On such a system, multiple copies must be saved for any data that is to be preserved through any length of time, and these copies must constantly be monitored to assure that corrupted copies are discarded and replaced with replicas of surviving copies.
The problem: Propose a reasonable approach to implementing stable storage in such a setting.
Background: Consider a system where the only message passing primitives in the system are blocking, that is, the send(m,r) operation blocks until the message m has been correctly received by r, and the receive(m) operation blocks until a message is delivered to buffer m.
Assume the primitive spawn(p,x,y...) creates a new thread running procedure p(x,y...), and that the primitive die() allows a thread to kill itself.
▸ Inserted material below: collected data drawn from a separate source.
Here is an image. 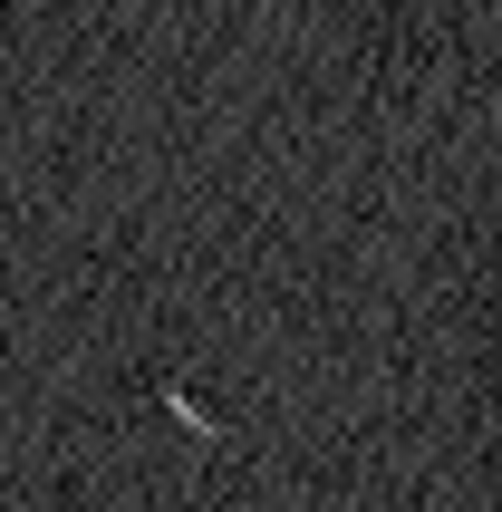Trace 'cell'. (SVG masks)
Listing matches in <instances>:
<instances>
[{"label": "cell", "instance_id": "obj_1", "mask_svg": "<svg viewBox=\"0 0 502 512\" xmlns=\"http://www.w3.org/2000/svg\"><path fill=\"white\" fill-rule=\"evenodd\" d=\"M155 406H165V416H174V426H184V435H194V445H223V406H203L194 397V387H184V377H165V387H155Z\"/></svg>", "mask_w": 502, "mask_h": 512}]
</instances>
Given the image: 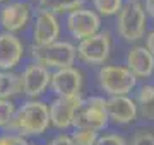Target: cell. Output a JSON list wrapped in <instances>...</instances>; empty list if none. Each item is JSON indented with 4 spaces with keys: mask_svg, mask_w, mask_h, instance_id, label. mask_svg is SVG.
<instances>
[{
    "mask_svg": "<svg viewBox=\"0 0 154 145\" xmlns=\"http://www.w3.org/2000/svg\"><path fill=\"white\" fill-rule=\"evenodd\" d=\"M50 126V108L41 101L29 99L14 114L12 123L7 126L11 133L21 137H39Z\"/></svg>",
    "mask_w": 154,
    "mask_h": 145,
    "instance_id": "cell-1",
    "label": "cell"
},
{
    "mask_svg": "<svg viewBox=\"0 0 154 145\" xmlns=\"http://www.w3.org/2000/svg\"><path fill=\"white\" fill-rule=\"evenodd\" d=\"M115 29L122 41L139 45L147 33V16L140 0H125L120 12L115 16Z\"/></svg>",
    "mask_w": 154,
    "mask_h": 145,
    "instance_id": "cell-2",
    "label": "cell"
},
{
    "mask_svg": "<svg viewBox=\"0 0 154 145\" xmlns=\"http://www.w3.org/2000/svg\"><path fill=\"white\" fill-rule=\"evenodd\" d=\"M99 89L103 90L108 97L113 96H130L137 89V78L125 65L116 63H105L101 65L96 73Z\"/></svg>",
    "mask_w": 154,
    "mask_h": 145,
    "instance_id": "cell-3",
    "label": "cell"
},
{
    "mask_svg": "<svg viewBox=\"0 0 154 145\" xmlns=\"http://www.w3.org/2000/svg\"><path fill=\"white\" fill-rule=\"evenodd\" d=\"M31 55L34 63H39L50 70H60V68L74 67L77 58V48L69 41H55L46 46H31Z\"/></svg>",
    "mask_w": 154,
    "mask_h": 145,
    "instance_id": "cell-4",
    "label": "cell"
},
{
    "mask_svg": "<svg viewBox=\"0 0 154 145\" xmlns=\"http://www.w3.org/2000/svg\"><path fill=\"white\" fill-rule=\"evenodd\" d=\"M106 101H108V97L101 94H94L86 97L82 102V108L75 114L72 128H86V130L98 132V133L103 132L110 125Z\"/></svg>",
    "mask_w": 154,
    "mask_h": 145,
    "instance_id": "cell-5",
    "label": "cell"
},
{
    "mask_svg": "<svg viewBox=\"0 0 154 145\" xmlns=\"http://www.w3.org/2000/svg\"><path fill=\"white\" fill-rule=\"evenodd\" d=\"M77 58L86 65H105L113 50V36L110 31H99L91 38L77 43Z\"/></svg>",
    "mask_w": 154,
    "mask_h": 145,
    "instance_id": "cell-6",
    "label": "cell"
},
{
    "mask_svg": "<svg viewBox=\"0 0 154 145\" xmlns=\"http://www.w3.org/2000/svg\"><path fill=\"white\" fill-rule=\"evenodd\" d=\"M67 31L74 39L82 41L86 38H91L93 34L101 31V16L94 9L81 7L77 10L67 14L65 19Z\"/></svg>",
    "mask_w": 154,
    "mask_h": 145,
    "instance_id": "cell-7",
    "label": "cell"
},
{
    "mask_svg": "<svg viewBox=\"0 0 154 145\" xmlns=\"http://www.w3.org/2000/svg\"><path fill=\"white\" fill-rule=\"evenodd\" d=\"M82 94L74 97H55L50 102V125L57 130H67L74 126V120L82 108Z\"/></svg>",
    "mask_w": 154,
    "mask_h": 145,
    "instance_id": "cell-8",
    "label": "cell"
},
{
    "mask_svg": "<svg viewBox=\"0 0 154 145\" xmlns=\"http://www.w3.org/2000/svg\"><path fill=\"white\" fill-rule=\"evenodd\" d=\"M84 77L82 72L75 67L60 68L51 73L50 87L55 92L57 97H74L82 92Z\"/></svg>",
    "mask_w": 154,
    "mask_h": 145,
    "instance_id": "cell-9",
    "label": "cell"
},
{
    "mask_svg": "<svg viewBox=\"0 0 154 145\" xmlns=\"http://www.w3.org/2000/svg\"><path fill=\"white\" fill-rule=\"evenodd\" d=\"M110 123L116 126H128L139 120V108L132 96H113L106 101Z\"/></svg>",
    "mask_w": 154,
    "mask_h": 145,
    "instance_id": "cell-10",
    "label": "cell"
},
{
    "mask_svg": "<svg viewBox=\"0 0 154 145\" xmlns=\"http://www.w3.org/2000/svg\"><path fill=\"white\" fill-rule=\"evenodd\" d=\"M60 36V22L58 17L53 12L48 10H36L33 26V41L34 46H46L58 41Z\"/></svg>",
    "mask_w": 154,
    "mask_h": 145,
    "instance_id": "cell-11",
    "label": "cell"
},
{
    "mask_svg": "<svg viewBox=\"0 0 154 145\" xmlns=\"http://www.w3.org/2000/svg\"><path fill=\"white\" fill-rule=\"evenodd\" d=\"M50 80H51V73H50L48 68L39 65V63H31L21 73L22 94L36 99L38 96H41L45 90L48 89Z\"/></svg>",
    "mask_w": 154,
    "mask_h": 145,
    "instance_id": "cell-12",
    "label": "cell"
},
{
    "mask_svg": "<svg viewBox=\"0 0 154 145\" xmlns=\"http://www.w3.org/2000/svg\"><path fill=\"white\" fill-rule=\"evenodd\" d=\"M137 80H147L154 75V56L144 45H132L125 53V63Z\"/></svg>",
    "mask_w": 154,
    "mask_h": 145,
    "instance_id": "cell-13",
    "label": "cell"
},
{
    "mask_svg": "<svg viewBox=\"0 0 154 145\" xmlns=\"http://www.w3.org/2000/svg\"><path fill=\"white\" fill-rule=\"evenodd\" d=\"M31 16V7L28 2L16 0L0 9V24L5 29V33H17L26 28Z\"/></svg>",
    "mask_w": 154,
    "mask_h": 145,
    "instance_id": "cell-14",
    "label": "cell"
},
{
    "mask_svg": "<svg viewBox=\"0 0 154 145\" xmlns=\"http://www.w3.org/2000/svg\"><path fill=\"white\" fill-rule=\"evenodd\" d=\"M24 55V46L21 39L12 33H0V70L11 72L21 61Z\"/></svg>",
    "mask_w": 154,
    "mask_h": 145,
    "instance_id": "cell-15",
    "label": "cell"
},
{
    "mask_svg": "<svg viewBox=\"0 0 154 145\" xmlns=\"http://www.w3.org/2000/svg\"><path fill=\"white\" fill-rule=\"evenodd\" d=\"M134 99L139 108V118L144 121H154V82H144L134 90Z\"/></svg>",
    "mask_w": 154,
    "mask_h": 145,
    "instance_id": "cell-16",
    "label": "cell"
},
{
    "mask_svg": "<svg viewBox=\"0 0 154 145\" xmlns=\"http://www.w3.org/2000/svg\"><path fill=\"white\" fill-rule=\"evenodd\" d=\"M88 0H38V9L53 14H70L84 7Z\"/></svg>",
    "mask_w": 154,
    "mask_h": 145,
    "instance_id": "cell-17",
    "label": "cell"
},
{
    "mask_svg": "<svg viewBox=\"0 0 154 145\" xmlns=\"http://www.w3.org/2000/svg\"><path fill=\"white\" fill-rule=\"evenodd\" d=\"M21 90V75L14 72H2L0 70V99H9Z\"/></svg>",
    "mask_w": 154,
    "mask_h": 145,
    "instance_id": "cell-18",
    "label": "cell"
},
{
    "mask_svg": "<svg viewBox=\"0 0 154 145\" xmlns=\"http://www.w3.org/2000/svg\"><path fill=\"white\" fill-rule=\"evenodd\" d=\"M91 4L101 17H115L123 7L125 0H91Z\"/></svg>",
    "mask_w": 154,
    "mask_h": 145,
    "instance_id": "cell-19",
    "label": "cell"
},
{
    "mask_svg": "<svg viewBox=\"0 0 154 145\" xmlns=\"http://www.w3.org/2000/svg\"><path fill=\"white\" fill-rule=\"evenodd\" d=\"M70 137L75 145H96L99 133L93 132V130H86V128H74Z\"/></svg>",
    "mask_w": 154,
    "mask_h": 145,
    "instance_id": "cell-20",
    "label": "cell"
},
{
    "mask_svg": "<svg viewBox=\"0 0 154 145\" xmlns=\"http://www.w3.org/2000/svg\"><path fill=\"white\" fill-rule=\"evenodd\" d=\"M16 106L9 99H0V128H7L14 120L16 114Z\"/></svg>",
    "mask_w": 154,
    "mask_h": 145,
    "instance_id": "cell-21",
    "label": "cell"
},
{
    "mask_svg": "<svg viewBox=\"0 0 154 145\" xmlns=\"http://www.w3.org/2000/svg\"><path fill=\"white\" fill-rule=\"evenodd\" d=\"M128 145H154V132L151 130H137L134 132Z\"/></svg>",
    "mask_w": 154,
    "mask_h": 145,
    "instance_id": "cell-22",
    "label": "cell"
},
{
    "mask_svg": "<svg viewBox=\"0 0 154 145\" xmlns=\"http://www.w3.org/2000/svg\"><path fill=\"white\" fill-rule=\"evenodd\" d=\"M96 145H128V140L118 133H105L99 135Z\"/></svg>",
    "mask_w": 154,
    "mask_h": 145,
    "instance_id": "cell-23",
    "label": "cell"
},
{
    "mask_svg": "<svg viewBox=\"0 0 154 145\" xmlns=\"http://www.w3.org/2000/svg\"><path fill=\"white\" fill-rule=\"evenodd\" d=\"M0 145H29L24 137L17 133H7L4 137H0Z\"/></svg>",
    "mask_w": 154,
    "mask_h": 145,
    "instance_id": "cell-24",
    "label": "cell"
},
{
    "mask_svg": "<svg viewBox=\"0 0 154 145\" xmlns=\"http://www.w3.org/2000/svg\"><path fill=\"white\" fill-rule=\"evenodd\" d=\"M48 145H75V144H74V140L69 133H58L57 137L50 140Z\"/></svg>",
    "mask_w": 154,
    "mask_h": 145,
    "instance_id": "cell-25",
    "label": "cell"
},
{
    "mask_svg": "<svg viewBox=\"0 0 154 145\" xmlns=\"http://www.w3.org/2000/svg\"><path fill=\"white\" fill-rule=\"evenodd\" d=\"M144 46L151 51V55L154 56V29H149L146 36H144Z\"/></svg>",
    "mask_w": 154,
    "mask_h": 145,
    "instance_id": "cell-26",
    "label": "cell"
},
{
    "mask_svg": "<svg viewBox=\"0 0 154 145\" xmlns=\"http://www.w3.org/2000/svg\"><path fill=\"white\" fill-rule=\"evenodd\" d=\"M144 10H146V16L147 19H152L154 21V0H142Z\"/></svg>",
    "mask_w": 154,
    "mask_h": 145,
    "instance_id": "cell-27",
    "label": "cell"
},
{
    "mask_svg": "<svg viewBox=\"0 0 154 145\" xmlns=\"http://www.w3.org/2000/svg\"><path fill=\"white\" fill-rule=\"evenodd\" d=\"M0 2H4V0H0Z\"/></svg>",
    "mask_w": 154,
    "mask_h": 145,
    "instance_id": "cell-28",
    "label": "cell"
},
{
    "mask_svg": "<svg viewBox=\"0 0 154 145\" xmlns=\"http://www.w3.org/2000/svg\"><path fill=\"white\" fill-rule=\"evenodd\" d=\"M152 77H154V75H152Z\"/></svg>",
    "mask_w": 154,
    "mask_h": 145,
    "instance_id": "cell-29",
    "label": "cell"
},
{
    "mask_svg": "<svg viewBox=\"0 0 154 145\" xmlns=\"http://www.w3.org/2000/svg\"><path fill=\"white\" fill-rule=\"evenodd\" d=\"M29 145H31V144H29Z\"/></svg>",
    "mask_w": 154,
    "mask_h": 145,
    "instance_id": "cell-30",
    "label": "cell"
}]
</instances>
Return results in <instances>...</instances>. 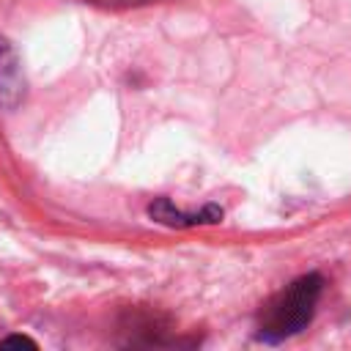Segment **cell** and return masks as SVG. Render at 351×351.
<instances>
[{"instance_id":"cell-1","label":"cell","mask_w":351,"mask_h":351,"mask_svg":"<svg viewBox=\"0 0 351 351\" xmlns=\"http://www.w3.org/2000/svg\"><path fill=\"white\" fill-rule=\"evenodd\" d=\"M324 280L318 274H304L282 288L261 313V337L263 340H282L302 332L318 304Z\"/></svg>"},{"instance_id":"cell-2","label":"cell","mask_w":351,"mask_h":351,"mask_svg":"<svg viewBox=\"0 0 351 351\" xmlns=\"http://www.w3.org/2000/svg\"><path fill=\"white\" fill-rule=\"evenodd\" d=\"M148 214H151L156 222L178 225V228H186V225H203V222H219V219H222V208H217V206H206V208L197 211V214H184V211L173 208V203H170L167 197L156 200V203L148 208Z\"/></svg>"},{"instance_id":"cell-3","label":"cell","mask_w":351,"mask_h":351,"mask_svg":"<svg viewBox=\"0 0 351 351\" xmlns=\"http://www.w3.org/2000/svg\"><path fill=\"white\" fill-rule=\"evenodd\" d=\"M19 88V71H16V58L5 41H0V99L8 90Z\"/></svg>"},{"instance_id":"cell-4","label":"cell","mask_w":351,"mask_h":351,"mask_svg":"<svg viewBox=\"0 0 351 351\" xmlns=\"http://www.w3.org/2000/svg\"><path fill=\"white\" fill-rule=\"evenodd\" d=\"M0 346H3V348H5V346H30V348H36V340H30V337H25V335H11V337H3Z\"/></svg>"}]
</instances>
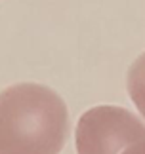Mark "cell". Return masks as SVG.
Returning a JSON list of instances; mask_svg holds the SVG:
<instances>
[{
	"label": "cell",
	"instance_id": "obj_1",
	"mask_svg": "<svg viewBox=\"0 0 145 154\" xmlns=\"http://www.w3.org/2000/svg\"><path fill=\"white\" fill-rule=\"evenodd\" d=\"M69 112L53 90L33 82L0 91V154H59Z\"/></svg>",
	"mask_w": 145,
	"mask_h": 154
},
{
	"label": "cell",
	"instance_id": "obj_2",
	"mask_svg": "<svg viewBox=\"0 0 145 154\" xmlns=\"http://www.w3.org/2000/svg\"><path fill=\"white\" fill-rule=\"evenodd\" d=\"M145 139V124L130 110L99 105L80 116L75 131L78 154H122L126 146Z\"/></svg>",
	"mask_w": 145,
	"mask_h": 154
},
{
	"label": "cell",
	"instance_id": "obj_3",
	"mask_svg": "<svg viewBox=\"0 0 145 154\" xmlns=\"http://www.w3.org/2000/svg\"><path fill=\"white\" fill-rule=\"evenodd\" d=\"M128 93L145 118V53L136 59L128 70Z\"/></svg>",
	"mask_w": 145,
	"mask_h": 154
},
{
	"label": "cell",
	"instance_id": "obj_4",
	"mask_svg": "<svg viewBox=\"0 0 145 154\" xmlns=\"http://www.w3.org/2000/svg\"><path fill=\"white\" fill-rule=\"evenodd\" d=\"M122 154H145V139L137 141V143L126 146V149L122 150Z\"/></svg>",
	"mask_w": 145,
	"mask_h": 154
}]
</instances>
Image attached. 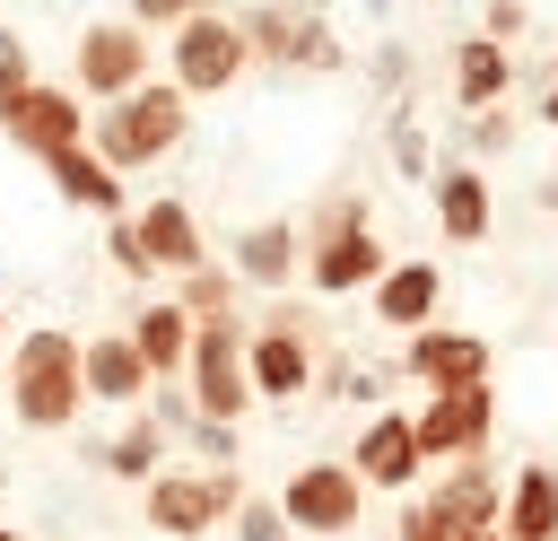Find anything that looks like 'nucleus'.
<instances>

Threads may synchronize using thread semaphores with the operations thP(s) and thV(s). If no memory is available, spawn(...) will block until there is enough memory to create the new thread.
The problem, part A: Write a procedure called nbsend(...) that allows a program to send a message without being blocked until that message is received. Consider the following example application:
```
                repeat
                    i = i+1;
                    nbsend(i,...)
                forever
```
This should send all of the integers to the recipient, and it should block only if the memory capacity of the sending system is filled with copies of the message and possibly with other ephemera.
The problem, part B: What assumptions do you have to make about the underlying system for your answer to part A to guarantee that the messages are received in the same order that they were sent?
The problem, part C: Describe a protocol that could be used on the underlying system to implement the blocking send and receive primitives.